Ansible 2.0 launched

14 Jan '16

As a frequent Ansible user and (less frequent) contributor, I’m very excited that Ansible 2.0 has been launched. It’s definitely a huge milestone, and must have been stressful with the recent acquisition, so congratulations to the team.

While blocks in playbooks aren’t exactly a game-changer in the automation world, they do simplify writing playbooks while keeping them clean as ever. One of the reasons1 I converted to Ansible is that other tools, especially the Ruby based ones, simply devolve into Ruby scripts with a few extras and un-debuggable logic.

Of course, there’s still some work to be done. Recently, I’ve needed to deploy secrets (e.g. SSH keys), which lead me to look into Ansible Vault. The glaring weakness is that you can’t upload an encrypted file easily. Basically, only variables from encrypted YAML files are really supported. This could be solved with a method à la lookups, but alas none of the pull requests made it for 2.0. Luckily, it’s still been worked on.
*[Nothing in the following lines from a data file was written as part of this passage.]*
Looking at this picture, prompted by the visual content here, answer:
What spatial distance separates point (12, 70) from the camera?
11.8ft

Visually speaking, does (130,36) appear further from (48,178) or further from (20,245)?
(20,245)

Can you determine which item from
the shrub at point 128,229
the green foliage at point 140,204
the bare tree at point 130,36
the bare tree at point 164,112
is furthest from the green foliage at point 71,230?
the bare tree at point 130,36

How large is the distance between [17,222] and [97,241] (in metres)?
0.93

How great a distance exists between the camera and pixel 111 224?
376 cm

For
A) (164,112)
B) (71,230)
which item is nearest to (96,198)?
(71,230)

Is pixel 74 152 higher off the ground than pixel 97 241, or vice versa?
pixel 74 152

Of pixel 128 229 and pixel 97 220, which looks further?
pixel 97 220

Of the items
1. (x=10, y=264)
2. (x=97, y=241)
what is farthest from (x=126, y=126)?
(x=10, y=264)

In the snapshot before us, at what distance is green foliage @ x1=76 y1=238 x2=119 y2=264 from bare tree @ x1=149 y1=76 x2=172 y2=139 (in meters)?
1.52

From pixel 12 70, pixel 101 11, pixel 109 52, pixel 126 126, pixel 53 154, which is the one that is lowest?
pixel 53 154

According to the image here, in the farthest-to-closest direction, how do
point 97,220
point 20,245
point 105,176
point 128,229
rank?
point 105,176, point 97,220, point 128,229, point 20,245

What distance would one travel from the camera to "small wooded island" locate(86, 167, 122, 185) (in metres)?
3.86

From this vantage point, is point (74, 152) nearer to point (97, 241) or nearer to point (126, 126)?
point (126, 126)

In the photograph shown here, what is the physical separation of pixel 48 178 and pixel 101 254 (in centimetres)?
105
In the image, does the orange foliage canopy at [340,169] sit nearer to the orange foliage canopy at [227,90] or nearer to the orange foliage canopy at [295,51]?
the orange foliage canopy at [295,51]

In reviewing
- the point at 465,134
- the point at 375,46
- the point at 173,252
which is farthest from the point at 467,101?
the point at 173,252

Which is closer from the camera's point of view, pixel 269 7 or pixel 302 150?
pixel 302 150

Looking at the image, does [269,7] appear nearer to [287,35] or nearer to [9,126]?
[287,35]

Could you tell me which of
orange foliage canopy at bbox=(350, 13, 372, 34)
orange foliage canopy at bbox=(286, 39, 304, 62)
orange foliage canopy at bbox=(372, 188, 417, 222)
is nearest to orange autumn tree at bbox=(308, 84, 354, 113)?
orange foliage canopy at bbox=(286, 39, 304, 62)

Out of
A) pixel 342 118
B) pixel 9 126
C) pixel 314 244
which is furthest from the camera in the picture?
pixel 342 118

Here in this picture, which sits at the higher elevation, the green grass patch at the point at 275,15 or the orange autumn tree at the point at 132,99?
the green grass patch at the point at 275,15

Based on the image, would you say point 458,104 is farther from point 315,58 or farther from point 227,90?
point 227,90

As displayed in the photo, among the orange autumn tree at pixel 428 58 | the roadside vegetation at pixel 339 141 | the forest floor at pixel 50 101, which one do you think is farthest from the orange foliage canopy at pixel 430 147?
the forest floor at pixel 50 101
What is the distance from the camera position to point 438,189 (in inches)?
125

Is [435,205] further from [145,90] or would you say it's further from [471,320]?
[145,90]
There’s also the matter of using symmetric encryption, which means a single, and ideally secret key needs to be shared. This is a huge problem in (Dev)Ops: Say one guy leaves and you’ll have to rotate all keys. PGP/GPG keys solve this a bit more elegantly, and to be honest I trust asymmetric encryption more than symmetric AES 2. So GPG support would be nice. Of course, there’s no magic bullet and bootstrapping secrets securely remains as hard as ever.


[1]

The second being that the agent-less architecture is so good for containers. 

[2]

Although I’m no crypto expert, so that’s pretty much superstition. There’s a hint of truth to this, as in practice symmetric encryption “encourages” short keys that can be remembered (i.e. a password and password-based thinking). It takes ages to unlearn this and to use proper keys which are treated with paranoia and respect. It also doesn’t help that GPG is almost unusably complicated.